### Request
Pull out the stretch of the material below from the line containing "Which of pixel" through the end of the material, both ends included, and reproduce those lines word for word with nothing else.

(Spatial question records)
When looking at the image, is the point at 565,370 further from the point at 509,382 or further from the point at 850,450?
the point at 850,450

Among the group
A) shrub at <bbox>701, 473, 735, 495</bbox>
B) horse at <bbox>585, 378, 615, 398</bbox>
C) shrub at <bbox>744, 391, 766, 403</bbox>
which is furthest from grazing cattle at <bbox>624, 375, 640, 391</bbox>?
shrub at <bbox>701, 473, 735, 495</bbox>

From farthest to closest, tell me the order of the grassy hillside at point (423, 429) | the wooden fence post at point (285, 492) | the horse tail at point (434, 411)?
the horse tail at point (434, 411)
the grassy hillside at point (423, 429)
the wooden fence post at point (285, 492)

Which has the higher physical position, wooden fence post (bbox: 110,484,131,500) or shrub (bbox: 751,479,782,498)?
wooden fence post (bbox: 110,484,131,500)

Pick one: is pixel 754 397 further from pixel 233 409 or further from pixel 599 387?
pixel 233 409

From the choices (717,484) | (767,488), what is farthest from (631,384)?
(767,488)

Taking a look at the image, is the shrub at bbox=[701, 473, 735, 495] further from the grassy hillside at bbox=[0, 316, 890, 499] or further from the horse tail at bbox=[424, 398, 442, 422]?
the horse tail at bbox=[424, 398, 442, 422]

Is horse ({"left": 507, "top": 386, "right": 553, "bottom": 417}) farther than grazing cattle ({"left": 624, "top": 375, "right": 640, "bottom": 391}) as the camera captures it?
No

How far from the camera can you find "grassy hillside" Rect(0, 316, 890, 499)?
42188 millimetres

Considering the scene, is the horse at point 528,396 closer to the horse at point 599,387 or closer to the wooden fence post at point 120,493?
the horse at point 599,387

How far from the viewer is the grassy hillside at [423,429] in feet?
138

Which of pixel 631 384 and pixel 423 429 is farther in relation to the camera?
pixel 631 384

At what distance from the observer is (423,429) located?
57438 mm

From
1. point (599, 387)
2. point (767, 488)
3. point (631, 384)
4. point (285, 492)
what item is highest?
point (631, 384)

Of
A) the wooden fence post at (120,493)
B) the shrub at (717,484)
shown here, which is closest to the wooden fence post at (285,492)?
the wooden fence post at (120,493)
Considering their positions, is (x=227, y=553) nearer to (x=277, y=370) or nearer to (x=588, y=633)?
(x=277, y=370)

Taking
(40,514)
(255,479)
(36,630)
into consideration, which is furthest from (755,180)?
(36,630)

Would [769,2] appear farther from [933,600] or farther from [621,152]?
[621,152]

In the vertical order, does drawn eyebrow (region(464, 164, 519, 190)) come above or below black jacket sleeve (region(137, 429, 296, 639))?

### Written answer
Which of pixel 631 384 and pixel 423 429 is farther in relation to the camera?
pixel 631 384

At what distance from the observer is (423,429) located?
57438 mm

From
1. point (599, 387)
2. point (767, 488)
3. point (631, 384)
4. point (285, 492)
what item is highest?
point (631, 384)

Of
A) the wooden fence post at (120,493)
B) the shrub at (717,484)
shown here, which is closest to the wooden fence post at (285,492)?
the wooden fence post at (120,493)
Considering their positions, is (x=227, y=553) nearer to (x=277, y=370) or nearer to (x=588, y=633)?
(x=277, y=370)

Taking
(40,514)
(255,479)
(36,630)
into consideration, which is furthest from (755,180)?
(36,630)

Would [769,2] appear farther from [933,600] or farther from [621,152]?
[621,152]

In the vertical order, does drawn eyebrow (region(464, 164, 519, 190)) come above or below black jacket sleeve (region(137, 429, 296, 639))?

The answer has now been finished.